O primeiro momento é, pois, de diagnóstico da situação da educação
brasileira após os 43 anos da primeira República. A educação é considerada o
mais relevante dos problemas nacionais, dada sua implicação reciprocamente
condicionante dos problemas econômicos e sociais. Na base da inorganização
que impera, está a falta da determinação dos fins da educação (aspecto
filosófico e social) e da aplicação (aspecto técnico) dos métodos científicos ao
tratamento dos problemas administrativos da educação. Impõe-se uma
cultura, particularmente universitária, que não fosse apenas literária, leia-se,
retórica, bacharelesca, metafísica. Pois quando se trata de educação, é preciso
não perder de vista sua intervenção na vida real. Precisa então recorrer “[...] a
técnicas mais ou menos elaboradas e dominar a situação, realizando
experiências e medindo os resultados de toda e qualquer modificação nos
processos e nas técnicas, que se desenvolvem sob o impulso dos trabalhos
científicos na administração dos serviços escolares”.
Estas são as verdades e esses os novos ideais da educação que
fecundam o movimento de reconstrução educacional que se propõe. Espera-se
então recuperar o tempo perdido, alcançar as metas já atingidas pelos países
hispano-americanos, nossos vizinhos, e acompanhar o desenvolvimento
tecnológico e industrial já ocorrido.

____

EXERCÍCIOS PROPOSTOS:
a. Segundo o texto sobre a educação brasileira, qual é considerado o mais relevante dos problemas nacionais?
b. Por favor, continue o texto sobre a educação brasileira a partir da última frase apresentada.

TRECHOS DOS DADOS:
____

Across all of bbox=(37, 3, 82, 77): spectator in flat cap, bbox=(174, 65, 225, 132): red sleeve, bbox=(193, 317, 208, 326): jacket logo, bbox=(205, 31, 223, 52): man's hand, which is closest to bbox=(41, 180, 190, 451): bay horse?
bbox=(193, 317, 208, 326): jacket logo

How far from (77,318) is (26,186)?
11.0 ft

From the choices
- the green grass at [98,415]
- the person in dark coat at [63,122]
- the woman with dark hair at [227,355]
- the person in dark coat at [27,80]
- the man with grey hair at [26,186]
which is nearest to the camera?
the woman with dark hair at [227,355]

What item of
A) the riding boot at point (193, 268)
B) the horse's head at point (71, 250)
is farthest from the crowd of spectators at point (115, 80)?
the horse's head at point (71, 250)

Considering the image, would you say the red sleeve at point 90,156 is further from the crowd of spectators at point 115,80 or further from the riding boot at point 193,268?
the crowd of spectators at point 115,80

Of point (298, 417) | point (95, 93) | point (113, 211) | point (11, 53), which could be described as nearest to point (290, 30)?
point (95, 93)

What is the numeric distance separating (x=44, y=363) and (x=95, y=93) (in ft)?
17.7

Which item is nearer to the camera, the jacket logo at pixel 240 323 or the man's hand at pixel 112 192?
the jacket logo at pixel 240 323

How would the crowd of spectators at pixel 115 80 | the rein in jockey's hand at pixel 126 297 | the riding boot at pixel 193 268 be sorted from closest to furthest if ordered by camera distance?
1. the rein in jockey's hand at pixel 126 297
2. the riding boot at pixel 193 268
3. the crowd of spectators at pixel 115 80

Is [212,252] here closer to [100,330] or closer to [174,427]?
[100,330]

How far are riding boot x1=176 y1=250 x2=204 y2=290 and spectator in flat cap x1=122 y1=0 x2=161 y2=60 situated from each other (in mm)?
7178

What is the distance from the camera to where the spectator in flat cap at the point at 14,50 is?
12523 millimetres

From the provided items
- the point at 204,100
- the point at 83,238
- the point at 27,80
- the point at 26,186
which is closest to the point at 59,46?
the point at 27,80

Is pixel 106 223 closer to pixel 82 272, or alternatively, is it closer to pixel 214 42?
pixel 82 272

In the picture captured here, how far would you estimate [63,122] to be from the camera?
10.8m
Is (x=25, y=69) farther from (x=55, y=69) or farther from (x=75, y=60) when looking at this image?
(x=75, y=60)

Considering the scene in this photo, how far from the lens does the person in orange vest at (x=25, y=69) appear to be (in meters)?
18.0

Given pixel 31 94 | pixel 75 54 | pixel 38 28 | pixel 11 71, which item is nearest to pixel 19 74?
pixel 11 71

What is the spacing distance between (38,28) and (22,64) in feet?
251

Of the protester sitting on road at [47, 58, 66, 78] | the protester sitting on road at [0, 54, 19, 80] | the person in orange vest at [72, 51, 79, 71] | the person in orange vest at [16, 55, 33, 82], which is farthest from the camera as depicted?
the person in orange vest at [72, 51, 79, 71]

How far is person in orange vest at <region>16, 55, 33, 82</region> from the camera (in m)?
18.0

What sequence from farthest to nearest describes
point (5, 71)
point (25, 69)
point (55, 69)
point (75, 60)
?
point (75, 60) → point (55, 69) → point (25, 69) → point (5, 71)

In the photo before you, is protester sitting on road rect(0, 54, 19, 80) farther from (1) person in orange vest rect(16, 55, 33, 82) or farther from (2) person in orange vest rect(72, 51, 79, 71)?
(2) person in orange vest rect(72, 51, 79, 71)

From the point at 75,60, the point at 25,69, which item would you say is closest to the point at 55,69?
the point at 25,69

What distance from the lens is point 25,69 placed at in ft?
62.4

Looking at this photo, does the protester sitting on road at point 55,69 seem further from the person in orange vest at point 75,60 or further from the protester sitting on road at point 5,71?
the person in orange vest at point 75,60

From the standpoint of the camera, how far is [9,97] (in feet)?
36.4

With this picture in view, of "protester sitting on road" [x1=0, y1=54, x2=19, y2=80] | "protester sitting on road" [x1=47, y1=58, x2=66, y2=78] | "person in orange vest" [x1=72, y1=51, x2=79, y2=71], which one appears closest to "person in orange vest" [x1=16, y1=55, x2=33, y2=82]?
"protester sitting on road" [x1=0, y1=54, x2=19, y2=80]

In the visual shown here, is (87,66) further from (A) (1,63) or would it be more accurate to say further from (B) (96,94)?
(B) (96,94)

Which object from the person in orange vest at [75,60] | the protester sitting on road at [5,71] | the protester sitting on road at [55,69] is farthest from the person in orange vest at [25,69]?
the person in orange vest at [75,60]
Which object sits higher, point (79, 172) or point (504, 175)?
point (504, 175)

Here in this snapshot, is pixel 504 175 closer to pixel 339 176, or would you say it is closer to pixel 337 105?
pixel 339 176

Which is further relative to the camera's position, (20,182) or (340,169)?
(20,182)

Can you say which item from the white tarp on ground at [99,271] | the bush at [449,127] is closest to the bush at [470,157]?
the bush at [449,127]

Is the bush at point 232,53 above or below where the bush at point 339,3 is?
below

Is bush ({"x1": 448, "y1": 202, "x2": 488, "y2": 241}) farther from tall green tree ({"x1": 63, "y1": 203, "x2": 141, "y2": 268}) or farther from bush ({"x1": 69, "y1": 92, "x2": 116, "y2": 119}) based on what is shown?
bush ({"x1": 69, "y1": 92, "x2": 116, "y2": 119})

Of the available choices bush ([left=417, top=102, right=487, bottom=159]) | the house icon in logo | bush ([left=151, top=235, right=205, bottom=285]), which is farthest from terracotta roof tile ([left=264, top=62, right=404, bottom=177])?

____

RESPOSTAS:
a. A educação.

b.
O axioma de base: pode-se ser tão científico no estudo e na resolução
dos problemas educativos, como no caso dos problemas da engenharia e das
finanças, como já o comprovam algumas reformas realizadas com espírito
científico.
Seus méritos históricos
Formular, em documento público, as bases e diretrizes do movimento de
reconstrução educacional da nação, fundado num diagnóstico crítico da
precária
condição
da
educação
nacional
e
lançando
referências
epistemológicas, políticas, administrativas e pedagógicas para essa
reconstrução, é uma iniciativa de grande mérito histórico.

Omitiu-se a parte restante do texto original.